Problem description - Revise the material, changing every "stack of folded clothing" to "pile of folded clothing" and leaving everything else as it is.

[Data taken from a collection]
[BEGIN]

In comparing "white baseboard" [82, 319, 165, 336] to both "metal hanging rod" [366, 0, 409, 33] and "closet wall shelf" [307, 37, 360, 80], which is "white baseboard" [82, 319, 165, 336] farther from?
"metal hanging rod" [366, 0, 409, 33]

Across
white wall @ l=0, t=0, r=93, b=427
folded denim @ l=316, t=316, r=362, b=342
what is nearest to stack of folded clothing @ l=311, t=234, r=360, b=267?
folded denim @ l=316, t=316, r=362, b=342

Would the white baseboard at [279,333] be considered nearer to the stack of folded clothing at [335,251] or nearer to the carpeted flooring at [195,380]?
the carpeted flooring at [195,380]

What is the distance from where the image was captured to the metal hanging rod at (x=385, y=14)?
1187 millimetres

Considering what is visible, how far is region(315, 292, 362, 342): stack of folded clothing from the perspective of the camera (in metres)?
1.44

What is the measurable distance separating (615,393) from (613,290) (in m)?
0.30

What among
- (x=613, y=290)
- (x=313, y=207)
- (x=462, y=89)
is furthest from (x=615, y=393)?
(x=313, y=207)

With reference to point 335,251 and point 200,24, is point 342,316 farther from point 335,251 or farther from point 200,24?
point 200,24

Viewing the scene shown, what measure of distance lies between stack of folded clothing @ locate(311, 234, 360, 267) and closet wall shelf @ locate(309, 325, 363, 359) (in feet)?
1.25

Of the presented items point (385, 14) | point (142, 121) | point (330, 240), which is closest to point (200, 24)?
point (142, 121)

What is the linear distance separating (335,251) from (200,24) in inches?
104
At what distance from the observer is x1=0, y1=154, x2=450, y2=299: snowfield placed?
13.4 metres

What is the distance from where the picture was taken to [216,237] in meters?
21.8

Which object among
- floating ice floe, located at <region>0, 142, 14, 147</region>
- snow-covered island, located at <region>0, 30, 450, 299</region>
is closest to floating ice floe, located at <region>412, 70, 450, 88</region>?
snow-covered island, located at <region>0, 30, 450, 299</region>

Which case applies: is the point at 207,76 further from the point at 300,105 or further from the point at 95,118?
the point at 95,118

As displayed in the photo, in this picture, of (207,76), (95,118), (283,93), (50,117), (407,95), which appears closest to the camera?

[END]

Correct response -
In comparing "white baseboard" [82, 319, 165, 336] to both "metal hanging rod" [366, 0, 409, 33] and "closet wall shelf" [307, 37, 360, 80], which is "white baseboard" [82, 319, 165, 336] farther from?
"metal hanging rod" [366, 0, 409, 33]

Across
white wall @ l=0, t=0, r=93, b=427
folded denim @ l=316, t=316, r=362, b=342
what is nearest to pile of folded clothing @ l=311, t=234, r=360, b=267?
folded denim @ l=316, t=316, r=362, b=342

Would the white baseboard at [279,333] be considered nearer to the pile of folded clothing at [335,251] or nearer to the carpeted flooring at [195,380]?
the carpeted flooring at [195,380]

What is the distance from where the image was captured to the metal hanging rod at (x=385, y=14)?
1187 millimetres

Considering what is visible, how far is region(315, 292, 362, 342): pile of folded clothing from the perspective of the camera (in metres)?
1.44

What is the measurable distance separating (615,393) from (613,290) (in m)?
0.30

What among
- (x=613, y=290)
- (x=313, y=207)
- (x=462, y=89)
is furthest from (x=615, y=393)?
(x=313, y=207)

With reference to point 335,251 and point 200,24, is point 342,316 farther from point 335,251 or farther from point 200,24?
point 200,24

Viewing the scene shown, what measure of distance lies between pile of folded clothing @ locate(311, 234, 360, 267) and closet wall shelf @ locate(309, 325, 363, 359) (in feet)?
1.25

Of the presented items point (385, 14) | point (142, 121) | point (330, 240), which is closest to point (200, 24)?
point (142, 121)

What is the linear distance separating (335,251) from (200,24) in inches?
104
At what distance from the observer is x1=0, y1=154, x2=450, y2=299: snowfield placed?
13.4 metres

What is the distance from where the picture was taken to [216,237] in meters?
21.8

Which object among
- floating ice floe, located at <region>0, 142, 14, 147</region>
- snow-covered island, located at <region>0, 30, 450, 299</region>
is closest to floating ice floe, located at <region>412, 70, 450, 88</region>?
snow-covered island, located at <region>0, 30, 450, 299</region>

Which case applies: is the point at 207,76 further from the point at 300,105 or further from the point at 95,118?
the point at 95,118

As displayed in the photo, in this picture, of (207,76), (95,118), (283,93), (50,117), (407,95), which appears closest to the camera?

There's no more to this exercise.